‘A PLACE TO GO FOR HIM’
Daughter of a victim of the 9/11 attacks now has a headstone honoring her dad
Anewcomer to Albuquerque will have a long-lasting place to honor her father, a New York City firefighter who perished in the Sept. 11 terror attacks. Lynette Rodriguez was 17 and had just started her senior year of high school in Staten Island, N.Y., that day in 2001. Her father, 36-year-old Anthony Rodriguez was six months into his job with New York City Fire Department. A Navy veteran, Rodriguez had previously worked as a police officer in South Carolina.
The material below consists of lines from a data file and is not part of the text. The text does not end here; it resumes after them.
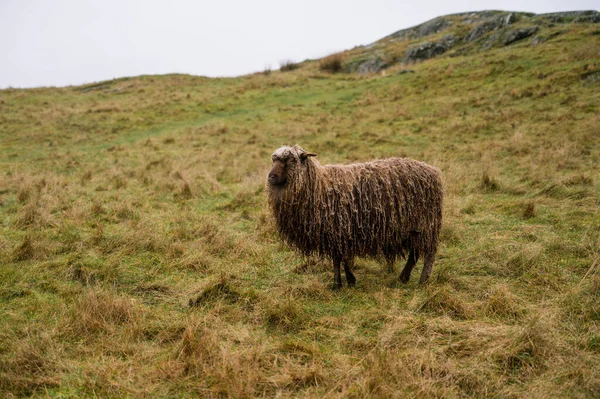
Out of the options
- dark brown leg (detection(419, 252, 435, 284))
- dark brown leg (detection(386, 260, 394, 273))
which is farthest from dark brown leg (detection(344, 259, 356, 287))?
dark brown leg (detection(419, 252, 435, 284))

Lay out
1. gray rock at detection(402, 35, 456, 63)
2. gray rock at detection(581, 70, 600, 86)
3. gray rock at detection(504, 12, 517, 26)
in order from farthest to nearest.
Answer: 1. gray rock at detection(402, 35, 456, 63)
2. gray rock at detection(504, 12, 517, 26)
3. gray rock at detection(581, 70, 600, 86)

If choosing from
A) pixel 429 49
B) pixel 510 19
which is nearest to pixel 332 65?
pixel 429 49

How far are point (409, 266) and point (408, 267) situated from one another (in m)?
0.02

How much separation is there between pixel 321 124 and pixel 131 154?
28.5ft

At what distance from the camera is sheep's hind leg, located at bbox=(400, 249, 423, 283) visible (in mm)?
5770

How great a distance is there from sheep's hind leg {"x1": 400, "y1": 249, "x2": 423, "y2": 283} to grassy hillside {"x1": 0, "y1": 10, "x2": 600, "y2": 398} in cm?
19

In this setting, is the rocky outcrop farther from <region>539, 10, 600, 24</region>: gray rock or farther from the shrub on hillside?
the shrub on hillside

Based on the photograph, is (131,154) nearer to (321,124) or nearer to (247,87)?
(321,124)

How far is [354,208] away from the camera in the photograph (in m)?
5.49

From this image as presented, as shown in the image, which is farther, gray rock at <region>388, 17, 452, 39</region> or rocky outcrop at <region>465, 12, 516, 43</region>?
gray rock at <region>388, 17, 452, 39</region>

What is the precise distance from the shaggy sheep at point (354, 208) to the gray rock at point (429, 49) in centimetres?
3279

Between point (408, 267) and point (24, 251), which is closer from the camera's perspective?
point (408, 267)

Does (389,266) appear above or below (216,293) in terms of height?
below

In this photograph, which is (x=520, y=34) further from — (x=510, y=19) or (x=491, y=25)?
(x=510, y=19)
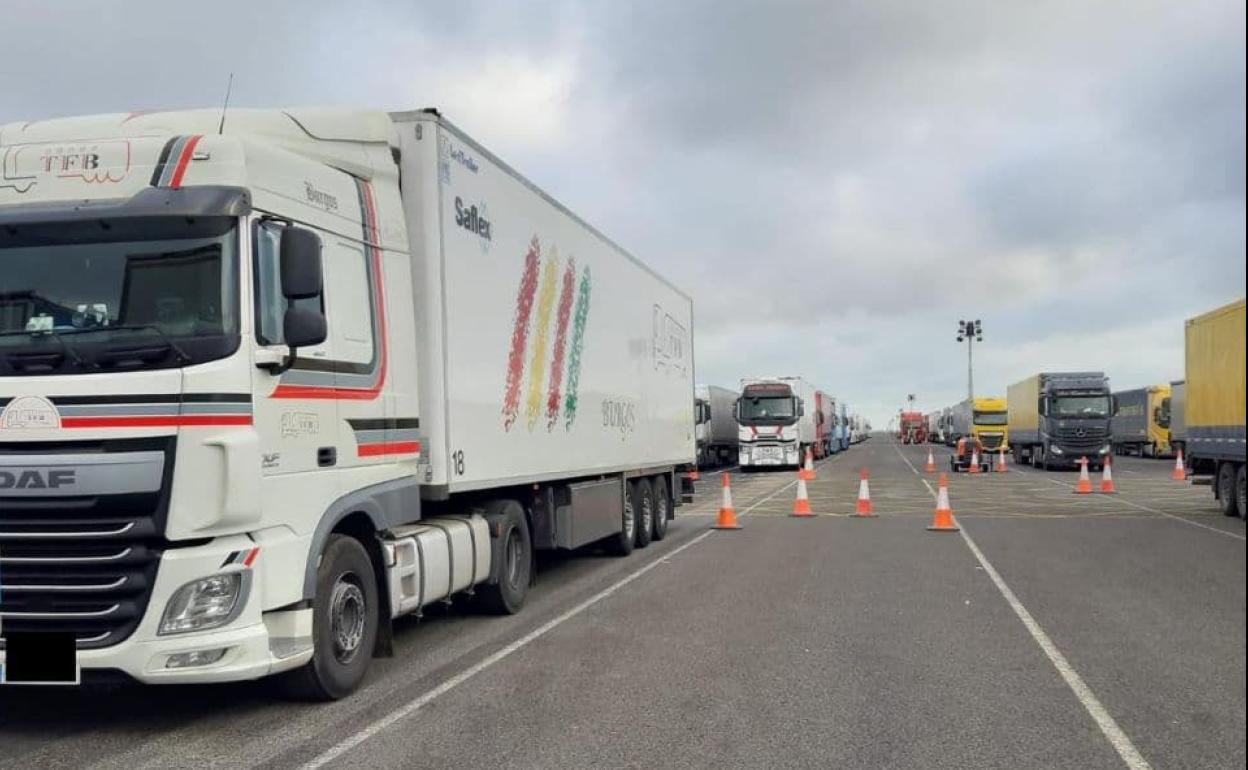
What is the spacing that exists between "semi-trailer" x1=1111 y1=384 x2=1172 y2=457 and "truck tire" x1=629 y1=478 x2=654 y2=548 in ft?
116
Rodriguez moved to Albuquerque a little over a year ago for a job. And on Monday — the 16th anniversary of the attacks — a plaque and headstone honoring Anthony Rodriguez were unveiled at Vista Verde Memorial Park during its annual 9/11 ceremony in Rio Rancho. It’s a new addition to the 9/11 Memorial there.
The memorial gives Rodriguez and her young children a place to go to remember her father.
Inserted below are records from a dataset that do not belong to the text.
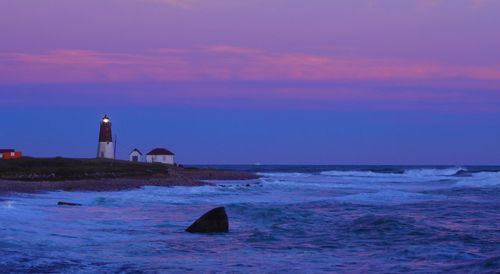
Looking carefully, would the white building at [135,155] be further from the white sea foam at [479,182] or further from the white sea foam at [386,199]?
the white sea foam at [386,199]

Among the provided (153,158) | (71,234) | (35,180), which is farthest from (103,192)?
(153,158)

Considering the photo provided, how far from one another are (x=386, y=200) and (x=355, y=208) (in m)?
6.78

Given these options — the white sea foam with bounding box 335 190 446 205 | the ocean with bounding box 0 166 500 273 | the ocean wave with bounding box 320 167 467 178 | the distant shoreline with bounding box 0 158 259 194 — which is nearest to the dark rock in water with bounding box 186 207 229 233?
the ocean with bounding box 0 166 500 273

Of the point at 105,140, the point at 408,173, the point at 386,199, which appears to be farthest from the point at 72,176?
the point at 408,173

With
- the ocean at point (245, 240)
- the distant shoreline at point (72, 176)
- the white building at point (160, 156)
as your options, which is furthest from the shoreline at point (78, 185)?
the white building at point (160, 156)

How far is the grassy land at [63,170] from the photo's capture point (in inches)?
1601

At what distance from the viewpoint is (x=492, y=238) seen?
1752 cm

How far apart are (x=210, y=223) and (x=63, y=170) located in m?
28.4

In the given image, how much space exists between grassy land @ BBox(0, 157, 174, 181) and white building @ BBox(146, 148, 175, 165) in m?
24.3

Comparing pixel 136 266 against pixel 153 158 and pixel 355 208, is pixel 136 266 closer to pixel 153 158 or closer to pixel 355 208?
pixel 355 208

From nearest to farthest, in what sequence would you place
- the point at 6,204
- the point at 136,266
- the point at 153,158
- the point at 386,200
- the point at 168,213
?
the point at 136,266, the point at 6,204, the point at 168,213, the point at 386,200, the point at 153,158

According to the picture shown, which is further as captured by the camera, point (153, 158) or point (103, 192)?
point (153, 158)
Anthony Rodriguez was one of five firefighters
who charged up the South Tower during the attacks and were near the top of the building when it collapsed, she said.
“Their bodies were never found,” Rodriguez said. “We never really had that closure . ... It (is) nice and important to have a place to go for him.”
At the park’s 9/11 ceremony, Rodriguez shared her story with a crowd honoring those who died in the attacks, as well as local law enforcement officers who have died in the line of duty and are laid to rest at the cemetery.
Rodriguez is the oldest of six children. Her mother was nine months pregnant at the time of the attacks. She gave birth days after the attacks, and news stations nicknamed the child “Baby Hope” because at the time there was still hope that survivors would be pulled from the rubble.
Rodriguez said for years she shied away from 9/11 ceremonies. She said that changed in 2016, the first year she attended a ceremony. She said so many young people don’t have a firsthand memory of the day, so it’s important to keep remembering.
“Each time I see those towers go down, I watch my dad being killed. And I don’t have any control of when I have to see that,” she said.
A crowd of more than a couple of hundred held candles at the site when the memorial for Anthony Rodriguez was revealed.
“Police and fire and military are a brotherhood, and it’s an overwhelming spirit and everybody comes together,” said Cheryl Moser-Howard, who comes from a family of firefighters and attends the ceremony every year. “Sixteen years is a long time and if we’re not teaching (younger people about 9/11), it will be forgotten. It’s your history.”